Tony, I have never seen the Northwoods brand, but I do own a Delta contractors saw with the T2 fence. Before this purchase, I had owned a few Craftsman portable(or portable with leg sets)table saws. With the fences on the Craftsmans I always had to measure front and back of the blade before and after locking because they would move. With the T2 I don't need to measure, but usually still do out of habit, and it locks down square and tight.

I'm sure someone who owns a more expensive system than the T2, may have good reasons why theirs is better.
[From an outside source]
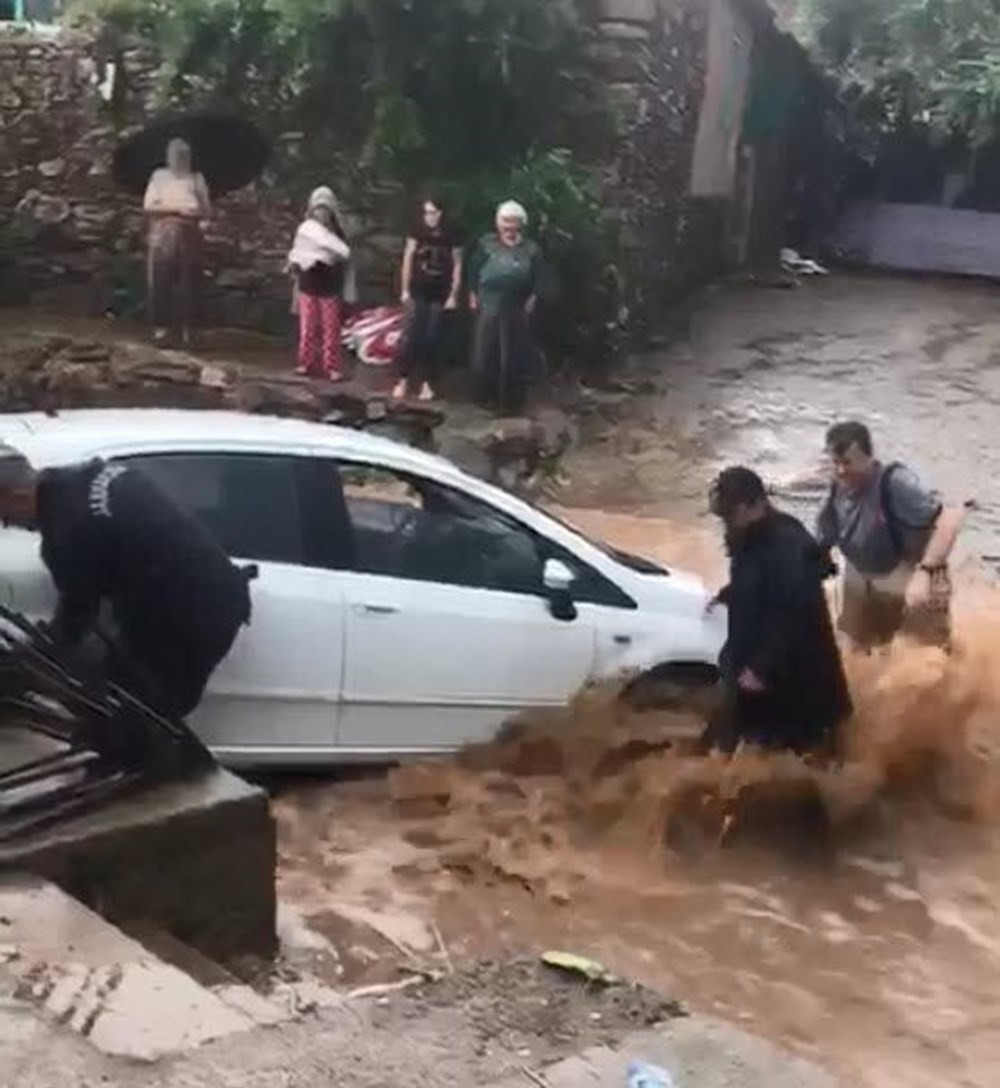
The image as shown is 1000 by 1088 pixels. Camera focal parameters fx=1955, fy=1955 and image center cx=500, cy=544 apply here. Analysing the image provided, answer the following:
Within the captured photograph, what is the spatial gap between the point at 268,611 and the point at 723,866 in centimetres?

But for me it is such a huge step up from any other I've had, I'm very satisfied with it.


----------



## challagan (Feb 7, 2006)

All I can offer is that I have the T-2 fence and it has been wonderful, the best thing about the saw I have is that fence. It's spot on. I am not familiar with that saw, can you post a photo or link?

Corey


----------



## bobj3 (Jan 17, 2006)

Hi Tony

They are both great fences, I would take the Delta T2 over the Biesemeyer BUT it maybe just a bit tricky to get it to fit the saw, on the router table is not a big deal but on the table saw it's the heart of the system, if it's not right you can make tons of fire wood and it can make you stop wood working, it can tick you off real quick when you go to put your project together and the parts don't line up just right and you need to go back and recut all the parts so they do and resize the hole project.

Anyone can make a table saw and get the blade to spin true but the fence is the real key to a fine saw or a junk saw/boat anchor.

I will say some go overboard with a fence but I think you will be happy with the T2.

Good Luck

Bj


----------



## tmiller (Feb 8, 2007)

Thanks Guys,
I'm hearing from y'al exactly what I was hoping to hear. Over the weekend I finished making a friends 1966 Mustang move out of my garage under it's own power(after 15 years of sitting), so now I have a clue whats gonna happen to the proceeds, from that exchange.

Tony


----------